Robert E Lee is quoted saying: “I was too weak to defend so I attacked.”
I don’t understand your point about Auftragstaktic. It’s how soldiers are taught these days – and how the Second World War Wehrmacht was organised. There’s absolutely nothing in the doctrine along the rather odd lines you suggest.
Grant believed in Auftragstaktic: “I do not propose to lay down for you a plan of campaign…. but simply lay down the work it is desirable to have done and leave you free to execute it in your own,way.” – instructions to General Sherman, who also practiced it:
“..the commander should be informed of the object to be accomplished, and left as free as possible to execute it in his own way…”
And Sun Tzu recommends it too:
Chapter 6, 29
“Military tactics are like unto water; for water in its natural course runs away from high places and hastens downwards.”
I get your point about ‘Auftragstaktik’ and the successful mission by the U.S. Navy SEAL’s to kill Bin Laden proves your point. When the SEAL’s lost their helicopter they adapted to the situation and stayed on target…
But, they did not break connection with the Command and Control and this is a key area where ‘Auftragstaktik’ can become a liability.
In my previous thread I used the term “Fifth Column” when I meant to use the term “Flying Column” (or Detached Column). I can see where this caused confusion…
This next quote from Napoleon explains the problem that I have with the influence of ‘Auftragstaktik’:
Napoleon excerpt: “To direct operations with lines far removed from each other, and without communications, is to commit a fault which always gives birth to a second. The detached column has only its orders for the first day. Its operations on the following day depend upon what may have happened to the main body. thus this column either loses time upon emergency, in waiting for orders, or it will act without them, and at hazard.”
Also, Sun Tzu said, “The host thus forming a single united body, is it impossible either for the brave to advance alone, or for the cowardly to retreat alone. This is the art of handling large masses of men.”
‘Auftragstaktik’ is a tactic.
Tactics: Is the art of gaining an advantage by using intelligence to create and exploit “real time” and “on the spot” opportunities. exp: Offensive tactics are determined by two factors the target disposition and the defensive structure surrounding it. Some general tactics used are concentration, dispersal, evasion, assault, penetration, eliciting, compelling or intercepting.
Strategy on the other hand is:
Strategy: Long term operational planning that takes into consideration major variables such as command, communications, preparation, force, pressure, friction, stress, time, space, speed etc.
Napoleon excerpt: “Genius is the ability to utilize all the means at hand for the accomplishments of the end sought.”
If you are using the the term ‘Auftragstaktik’ for the goal of utilizing all the means at hand for the accomplishments of the end sought, then I agree with you.

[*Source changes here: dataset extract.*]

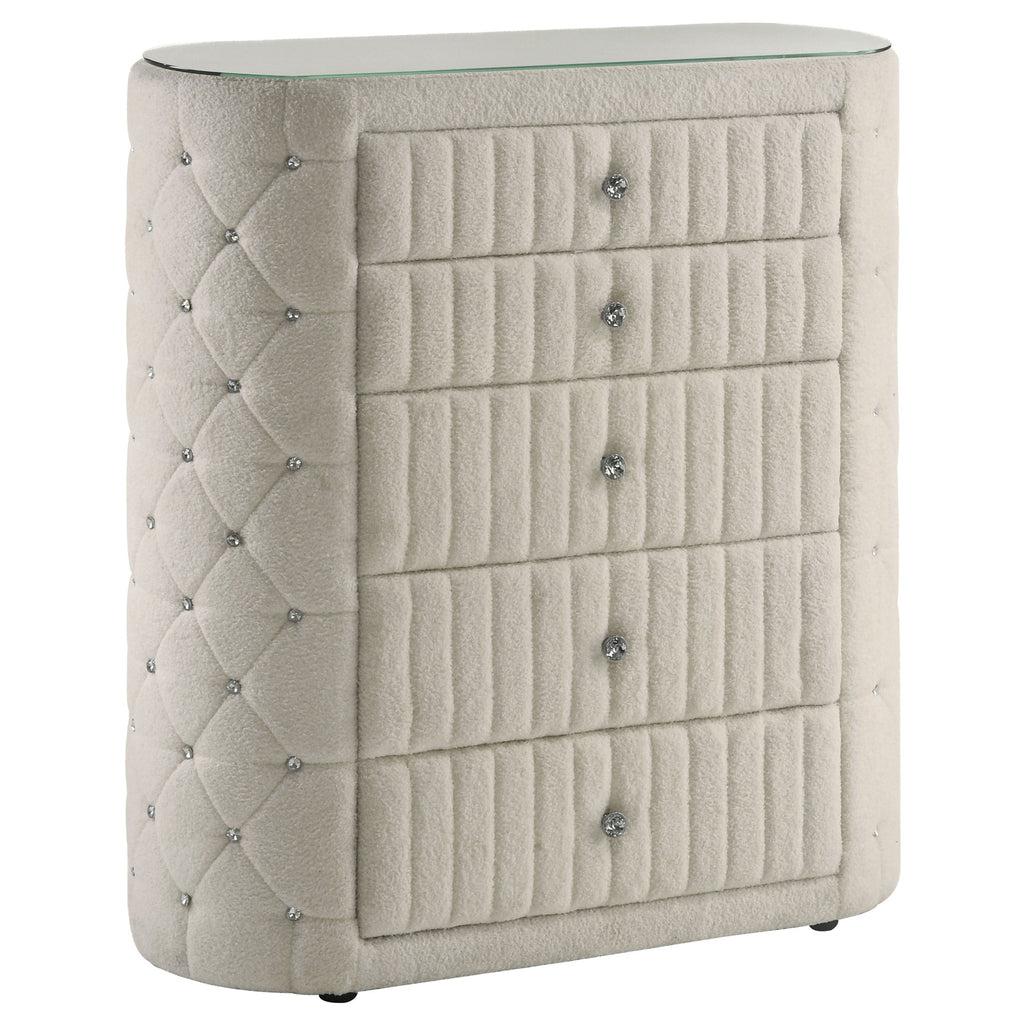 Sonya Bedroom Set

If, on the other hand, you are using the the term ‘Auftragstaktik’ to hype the idea of the successful ‘Flying Column’ then I’ll agree to disagree.
As for turning to an ambush, I tend to think that Musashi is correct.
Miyamoto Musashi excerpt: “If you consciously try to thwart opponents, you are already late.”
What good is it to turn into an ambush when it is an IED or a claymore type mine going off? I do not propose a notion of hesitating over fighting. I propose active thinking, adapting and improvising before fighting.
Sun Tzu said, “Thus, what enables the wise sovereign and the good general to strike and conquer, and achieve things beyond the reach of ordinary men, is foreknowledge.”
Thanks again, CTC
I didn’t mention ‘Flying Columns’…. Just as cavalry was always liable to overrun themselves and get counter attacked, command and control is always essential. So is initiative at all levels.